Computer Science 161

Midterm Exam

March 10, 2015

82 minutes/82 points

Instructions

The points allocated to each problem correspond to how much time we think the problem should take.

Please send your answers to me (margo@eecs.harvard.edu) in a PLAIN TEXT file named your-lastname.txt as an attachment - with the string "your-lastname" replaced with your last name. Please do not put your name at the top of your exam (as you'll see below I would like your name at the bottom). In a perfect world, your text file will not have lines longer than 80 characters, but I'll reformat it if it does, albeit sadly. Label the answers clearly so it is obvious what answers correspond to what questions. Please place your answers in order in the file. When you have completed the exam, please email it to me (margo). This exam is open text book, open source code, open notes, and open course web site. You may not use computers (cell phones, PDAs, or any other device that can talk to a network) during the exam (other than to record your answers, to view OS/161 or System/161 code or documentation, or to examine your notes or the course web site). You must complete the exam on your own, without assistance.

Exam Policy Statement

At the end of your exam, assuming you have followed the rules of the exam, please write the following statement and then place your name after it, asserting that you have followed the rules of the exam. "I have neither given nor received help on this exam, and I have not used any disallowed materials in the completion of this exam."

1. True False (20 points)

Answer true if the statement is always true; otherwise answer false. If you feel that there is ambiguity and that affects your answer, feel free to explain your logic.

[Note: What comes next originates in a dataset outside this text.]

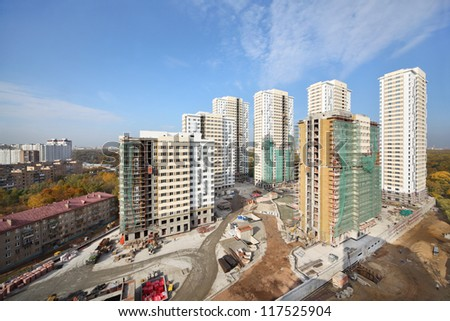 MOSCOW - OCTOBER 7: Buildings under construction of residential complex Elk Island on October 7, 2011 in Moscow, Russia. This is 12-29 storey buildings with living area of 100 000 square meters.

A uniprocessor with only single-threaded processes does not need synchronization. False: Processes can still share resources (e.g., memory) and need to synchronize and the OS still needs to synchronize with devices.
Threads waiting on a CV will be granted the CV lock on a FIFO basis. False: There is no guarantee on how threads waiting on a CV will be scheduled.
If a processor supports virtual memory, then it must have a TLB. False: you could have a processor that knows how to traverse page tables in HW and then you might not have a TLB.
A drum served the same purpose as modern day harddrives. True
The job of the operating system has always been to allow the hardware to be used as efficiently as possible. False: sometime we sacrifice hardware efficiency to make people more efficient (think timesharing).
Operating systems as an area of intellectual investigation arose in the 60's when it was an open question whether one could construct a layer of software that allowed hardware to be used efficiently. True
Most of the types of problems identified in early operating systems have been solved today. False: It is surprising how many of the problems we are trying to solve today are identical to those from the 60's!
Loadable kernel modules are the modern-day solution to extensible operating systems, providing all the features that were desired by the extensible OS community. False: They are, in fact, the solution adopted; while they solve extensibility they don't provide the safety properties researchers were seeking -- turns out people didn't care so much.
The transition from user mode to supervisor mode requires hardware support. True
It is possible to handle page faults without hardware support. We gave credit for both T/F -- while you can do it using two processors instead of explicit page fault support, the second processor is, in fact, hardware

2. Short Answer & Multiple Choice (24 points)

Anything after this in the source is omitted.